The elusive, relational, individualistic, taken for granted-ness quality of good care is the quality most in need of successful translation in a busy hospital clinic. In environments marked by time constraints and a working context which holds the inevitable limits of personality and individual capacity for empathy, it becomes all to easy to misperceive the complexity of meanings embedded within an act as seemingly mundane as a doctor gently wiggling the big toe of a patient in farewell as he/she sweeps majestically onwards from bed to bed in the hospital grand round.

References

Atkinson, Paul. 1992. "The Field as Text". In Understanding Ethnographic Texts Qualitative Research Methods 25, 8-15. Newbury Park, CA: Sage.

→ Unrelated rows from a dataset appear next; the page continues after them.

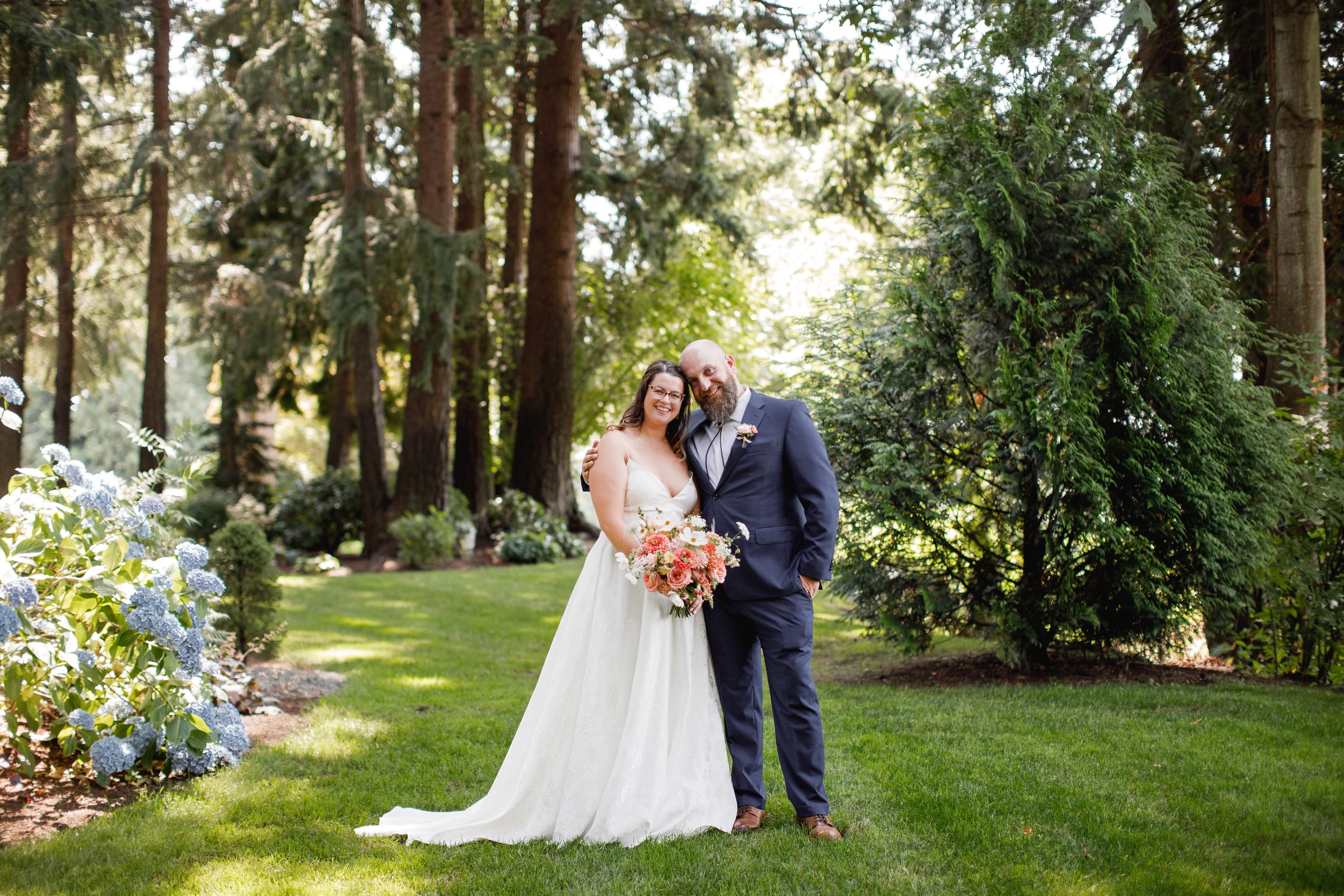 22-08-20 Jaggerphotography11.JPG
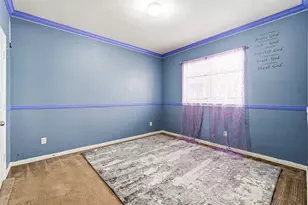 8203 Loetsch Ridge Way, Spring, TX 77379 - Photo 19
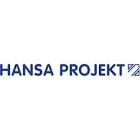 Hansa Projekt GmbH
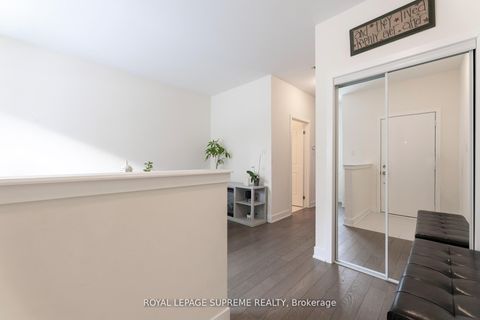 Photo 5 at 115 William Duncan Road, CFB, Toronto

Jaye, Chrystal, and Wilson, Hamish J. 2003. "When General Practitioners Become Patients". Health: An Interdisciplinary Journal for the Social Study of Health, Illness & Medicine 7, no. 2: 201-225.

Fitzgerald, Ruth P., Legge, M. and Nicholas Frank. 2013. "When Biological Scientists Become Health-Careworkers: Emotional Labour in Embryology". Human Reproduction 28, no. 5:1289-1296.

Fitzgerald, Ruth P. 2008. "New Zealand Rural Nurse Specialists and the Politics of Care". Medical Anthropology 27, vol. 3: 257-282.

Fitzgerald, Ruth P. 2004. "The New Zealand Health Reforms: Dividing the Labour of Care". Social Science and Medicine 58, vol.2: 331-341.

Park, Julie and Fitzgerald, Ruth P. 2011. “Biotechnologies of Care”. In Blackwell’s Companion to Medical Anthropology,edited by Merrill Singer and Pamela Erickson. Oxford: Wiley Blackwell, 425-442.

Shore, Cris. 2005. "All in the Translation: Interpreting the EU Constitution". Sites 2, vol. 2:10-32.